Dan drank the iced tea and felt sweat prickling the back of his neck. He didn't want to stare, but his eyes kept returning to the man who wore the desperate hand-lettered sign. The man had sandy-blond hair, was probably in his late twenties, and wore a checked shirt and stained overalls. His face was still boyish, though it was starting to take on the tautness of true hunger. It reminded Dan of someone he'd known a long time ago. A name came to him: Farrow. He let it go, and the memory drifted away like the acrid barbecue smoke.

"Looky here, Dan." Joe thumped an article in the paper. "President's economics honcho says the recession's over and everybody ought to be in fine shape by Christmas. Says new construction's already up thirty percent."

"Do tell," Dan said.

"Got all sorts of graphs in here to show how happy we oughta be." He showed them to Dan, who glanced at the meaningless bars and arrows and then watched the man with the sign again. "Yeah, things are sure gettin' better all over, ain't they?" Joe nodded, answering his own cynical question. "Yessir. Too bad they forgot to tell the workman."

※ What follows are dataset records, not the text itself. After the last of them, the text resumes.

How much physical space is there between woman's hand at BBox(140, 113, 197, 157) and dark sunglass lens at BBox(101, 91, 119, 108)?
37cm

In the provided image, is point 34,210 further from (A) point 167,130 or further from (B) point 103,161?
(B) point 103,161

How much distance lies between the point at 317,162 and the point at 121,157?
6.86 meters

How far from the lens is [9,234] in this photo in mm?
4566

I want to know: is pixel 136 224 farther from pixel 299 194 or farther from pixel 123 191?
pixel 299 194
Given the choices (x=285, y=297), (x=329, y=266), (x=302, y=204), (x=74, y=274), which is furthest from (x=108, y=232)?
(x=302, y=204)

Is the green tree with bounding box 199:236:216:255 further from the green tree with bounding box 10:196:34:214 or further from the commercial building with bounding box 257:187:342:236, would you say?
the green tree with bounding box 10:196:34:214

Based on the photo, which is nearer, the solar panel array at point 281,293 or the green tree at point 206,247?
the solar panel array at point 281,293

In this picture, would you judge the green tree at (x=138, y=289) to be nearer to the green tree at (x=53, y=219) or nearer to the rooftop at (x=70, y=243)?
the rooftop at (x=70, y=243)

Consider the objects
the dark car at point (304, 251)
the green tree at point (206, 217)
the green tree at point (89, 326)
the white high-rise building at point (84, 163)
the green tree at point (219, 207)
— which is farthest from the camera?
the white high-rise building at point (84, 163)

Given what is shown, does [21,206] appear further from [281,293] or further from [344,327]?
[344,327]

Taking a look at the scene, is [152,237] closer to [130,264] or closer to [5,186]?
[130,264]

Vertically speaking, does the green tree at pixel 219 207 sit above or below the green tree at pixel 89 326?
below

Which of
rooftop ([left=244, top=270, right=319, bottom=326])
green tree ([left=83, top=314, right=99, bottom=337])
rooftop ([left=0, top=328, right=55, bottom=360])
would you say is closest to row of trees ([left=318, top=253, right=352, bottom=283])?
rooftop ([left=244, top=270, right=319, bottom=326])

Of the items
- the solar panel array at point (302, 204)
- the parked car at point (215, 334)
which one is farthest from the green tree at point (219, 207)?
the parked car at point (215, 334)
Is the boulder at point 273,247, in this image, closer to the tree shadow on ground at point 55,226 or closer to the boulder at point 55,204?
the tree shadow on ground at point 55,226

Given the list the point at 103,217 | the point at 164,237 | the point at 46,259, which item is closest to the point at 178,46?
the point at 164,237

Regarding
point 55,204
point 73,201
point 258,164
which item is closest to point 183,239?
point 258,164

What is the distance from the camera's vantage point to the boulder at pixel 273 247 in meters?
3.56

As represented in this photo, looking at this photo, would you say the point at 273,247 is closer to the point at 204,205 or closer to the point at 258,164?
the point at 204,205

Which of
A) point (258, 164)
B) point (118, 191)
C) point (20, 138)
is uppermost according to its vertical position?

"Joe, who's that fella over there?" Dan asked. "The guy with the sign."

"I don't know." He didn't lift his gaze from the paper. "He was there when I got here. Young fella, looks to be. Hell, every man jack of us would work for food if it came to that, but we don't wear signs advertisin' it, do we?"

"Maybe we're not hungry enough yet."

"Maybe not," Joe agreed, and then he said nothing else.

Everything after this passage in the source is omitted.